Société

Enbridge investit 800 millions en sécurité

27 septembre 2013
Simon Servant

Après plusieurs controverses sur le plan national et régional, la compagnie de transport de pétrole Enbridge a voulu redorer son blason en présentant à la presse les travaux d’entretien faits sur leur pipeline, vendredi dernier.

Afin d’assurer la sécurité et le bon fonctionnement de son système, l’entreprise canadienne a prévu dépenser pas moins de 800 millions de dollars en 2013. C’est une augmentation de 350 millions de dollars par rapport à l’année précédente.

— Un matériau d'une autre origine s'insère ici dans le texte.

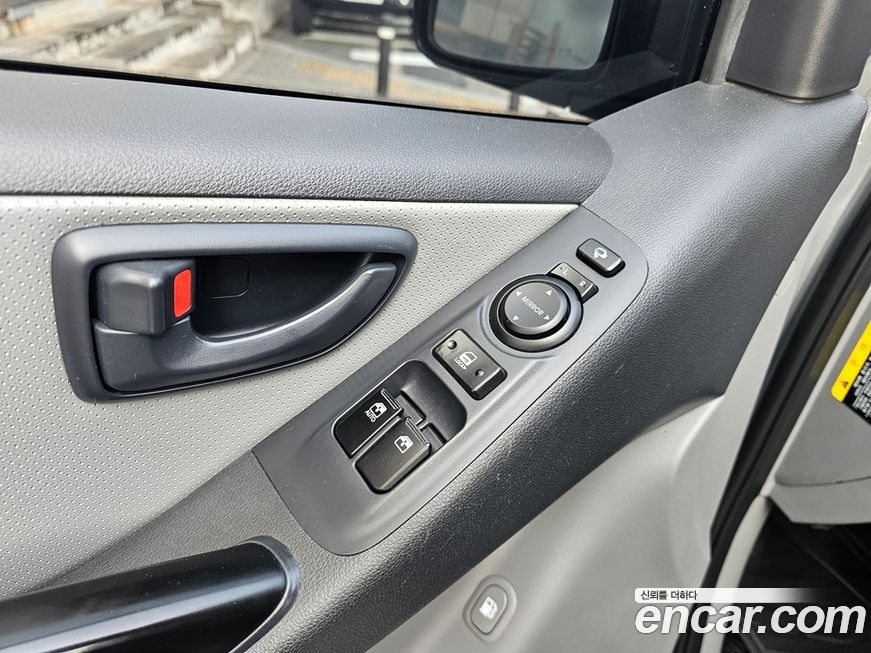 Hyundai Starex 2020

Rappelons qu’en juillet 2010, la compagnie de transport pétrolier avait négligé des avertissements concernant son oléoduc passant par Kalamazoo, au Michigan, ce qui avait résulté à une fuite majeure déversant plus de trois millions de litres de pétrole dans une rivière avoisinant la ville.

La présentation de ces travaux de prévention visait à rassurer la population du travail qui est fait afin que ne se reproduise plus un événement semblable. Éric Prud’homme, Chef des affaires publiques de l’Est du Canada, a mentionné que l’excavation est toujours faite de façon à préserver l’écosystème et que si une fuite était détectée, des équipes de prévention venaient tester l’air, l’eau et le sol.

Les travaux sont toujours surveillés par un tiers parti et lorsqu’ils sont effectués sur des terres agricoles, comme c’est le cas à Mirabel, l’Union des producteurs agricoles (UPA) veille à ce que les fermiers bénéficient d’une compensation.

Un projet controversé

Récemment, Enbridge avait soulevé l’ire des écologistes ainsi que des habitants de la région des Basses-Laurentides en souhaitant l’inversion du flux sur sa ligne 9B, qui partait à l’origine de Montréal vers North Westover, en Ontario.

Tout cela dans le but de faire passer le pétrole de l’Alberta vers Montréal afin d'approvisionner les deux seules raffineries encore présentes au Québec. L’Office national de l’énergie (ONÉ) a déjà approuvé l’inversion sur la ligne 9A, de Sarnia à North Westover.

Malgré que les pipelines datent de près de 40 ans, M. Prud’homme soutient que « des tests ont révélé que la durée de vie de nos pipelines peut atteindre les 150 ans. »

La décision de l’ONÉ n’a toujours pas été prise, mais elle fera probablement jaser.